### [WHAT NEEDS TO BE DONE]
The answer must be an exact copy of the records below, with every picture left out.

### [INPUT DATA]
********

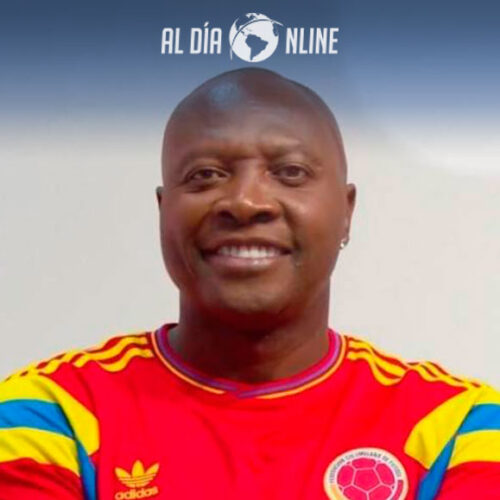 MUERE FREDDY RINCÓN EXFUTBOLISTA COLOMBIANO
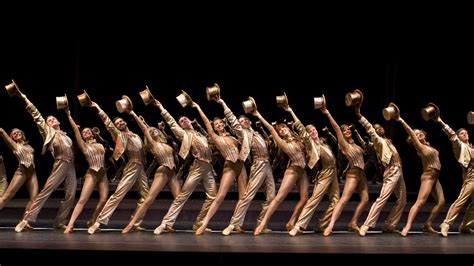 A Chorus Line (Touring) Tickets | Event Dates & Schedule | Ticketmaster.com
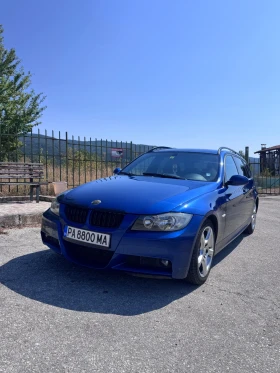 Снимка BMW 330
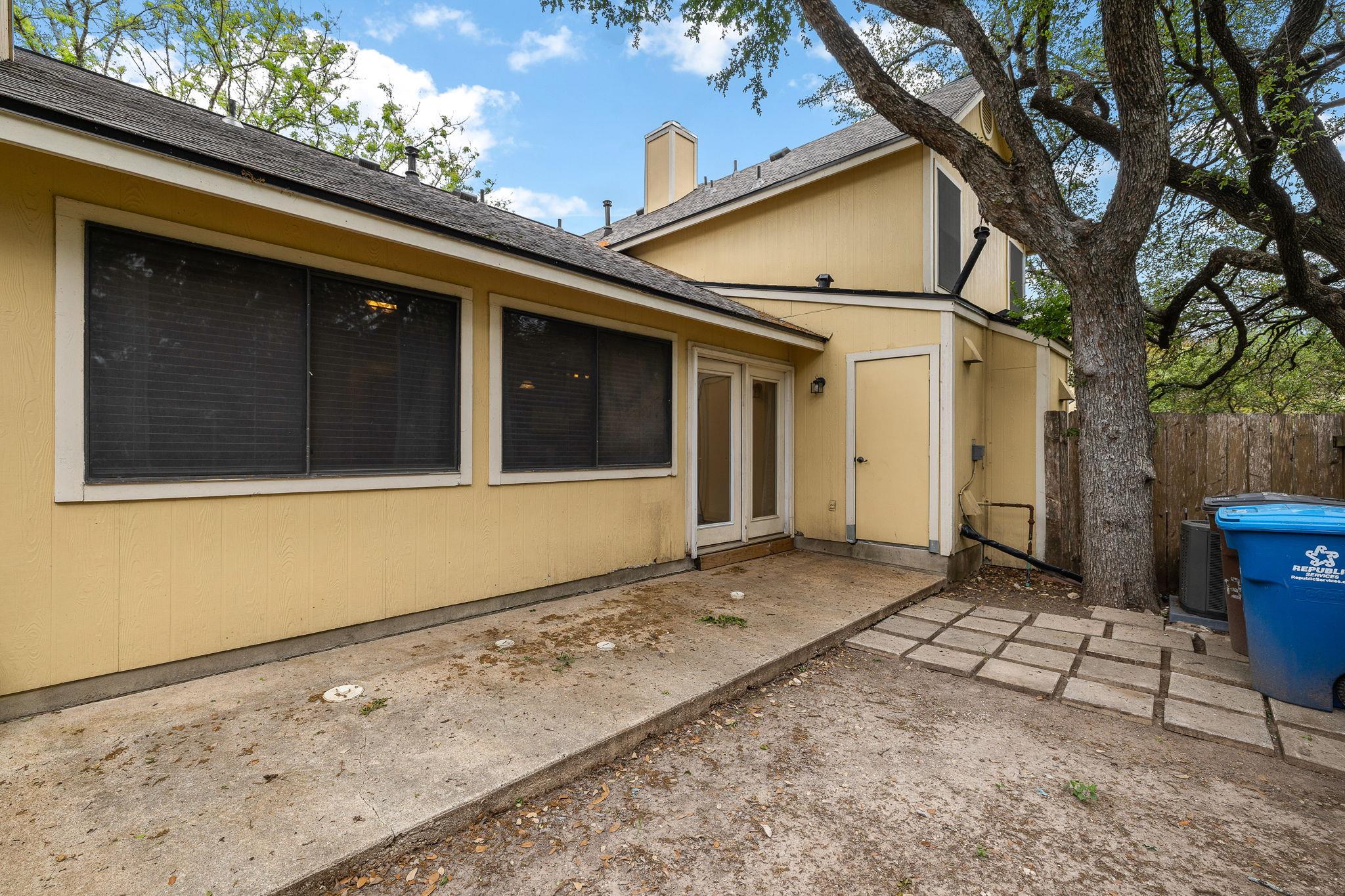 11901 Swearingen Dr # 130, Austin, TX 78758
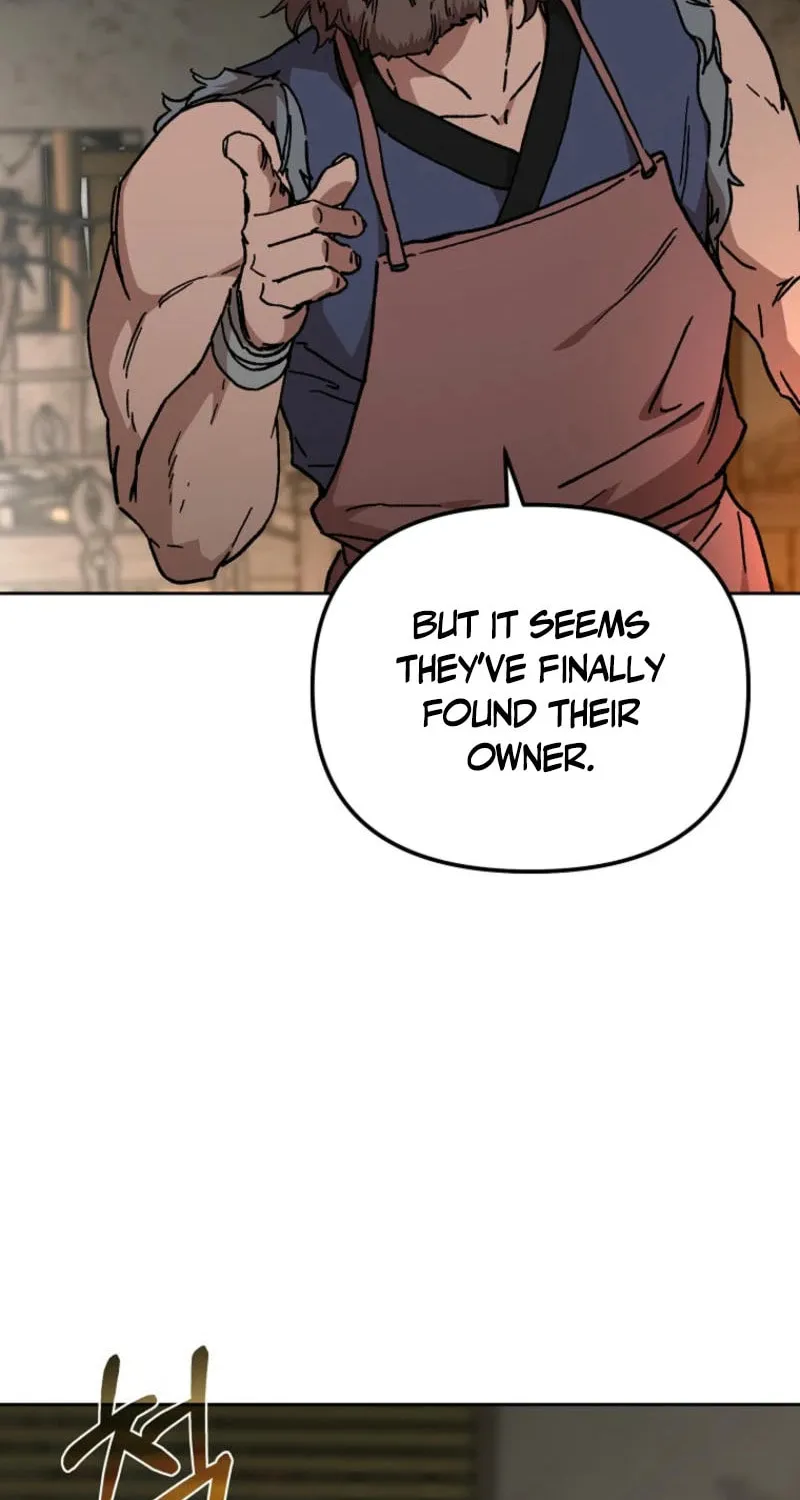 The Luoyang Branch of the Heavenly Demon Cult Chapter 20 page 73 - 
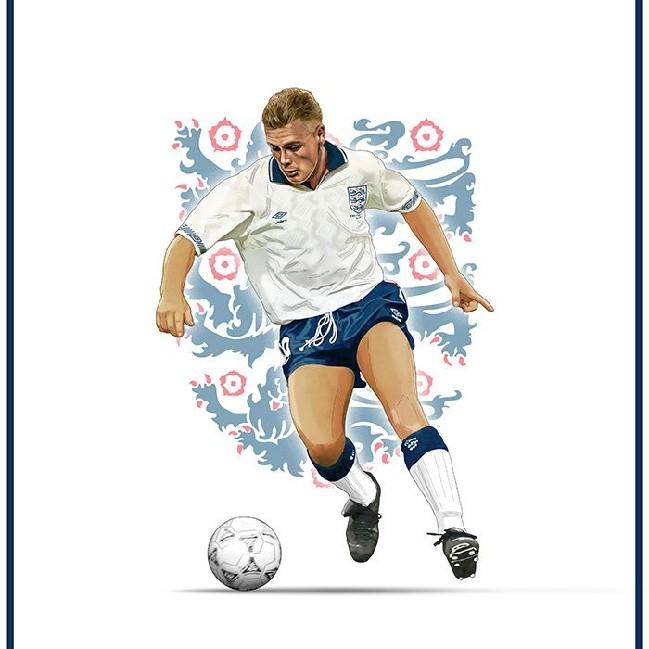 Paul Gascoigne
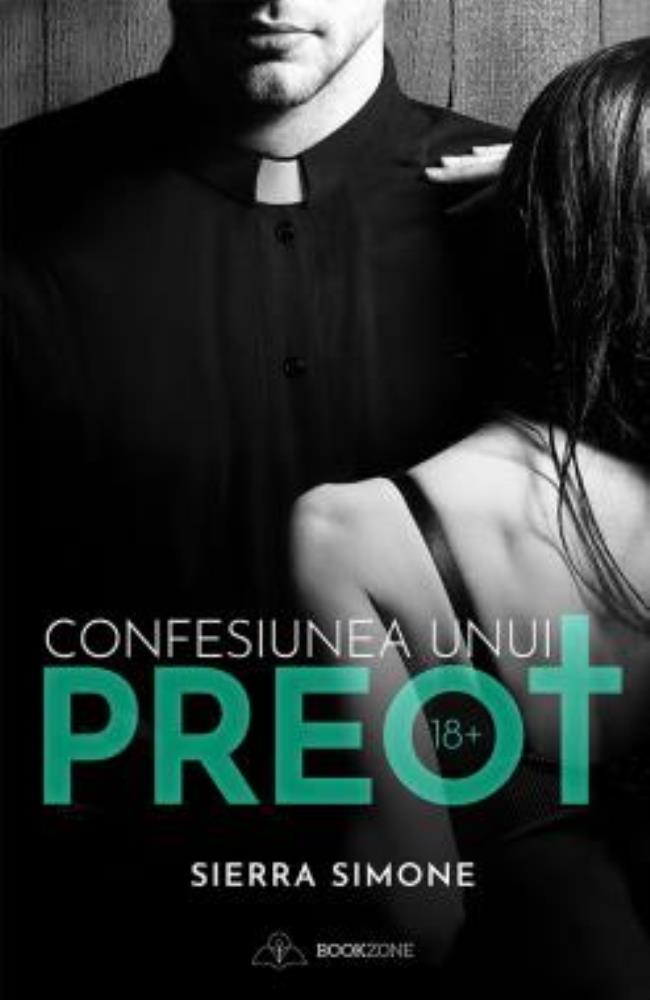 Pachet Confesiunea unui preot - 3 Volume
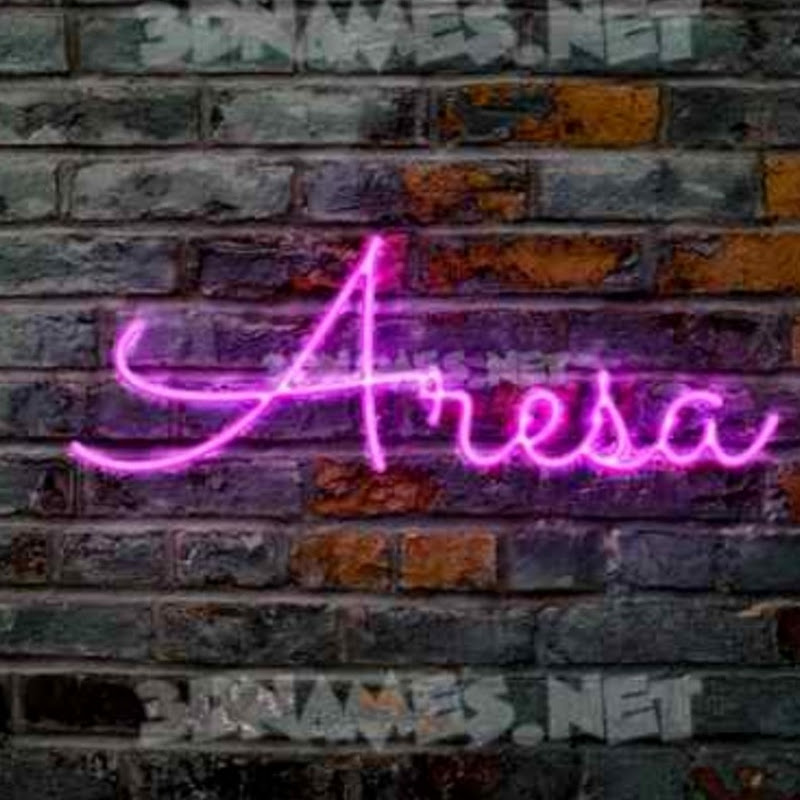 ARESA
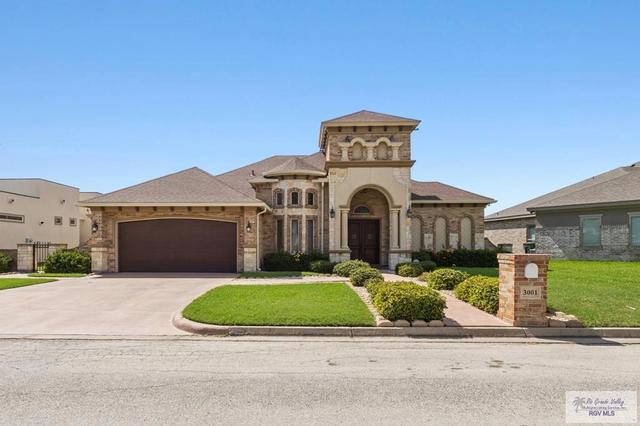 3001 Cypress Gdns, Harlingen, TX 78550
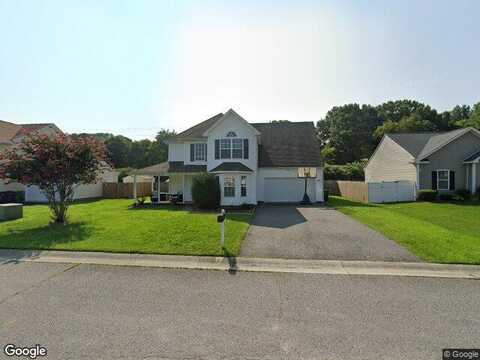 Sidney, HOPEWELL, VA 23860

********

### [EXERCISE OUTPUT]
 MUERE FREDDY RINCÓN EXFUTBOLISTA COLOMBIANO
 A Chorus Line (Touring) Tickets | Event Dates & Schedule | Ticketmaster.com
 Снимка BMW 330
 11901 Swearingen Dr # 130, Austin, TX 78758
 The Luoyang Branch of the Heavenly Demon Cult Chapter 20 page 73 - 
 Paul Gascoigne
 Pachet Confesiunea unui preot - 3 Volume
 ARESA
 3001 Cypress Gdns, Harlingen, TX 78550
 Sidney, HOPEWELL, VA 23860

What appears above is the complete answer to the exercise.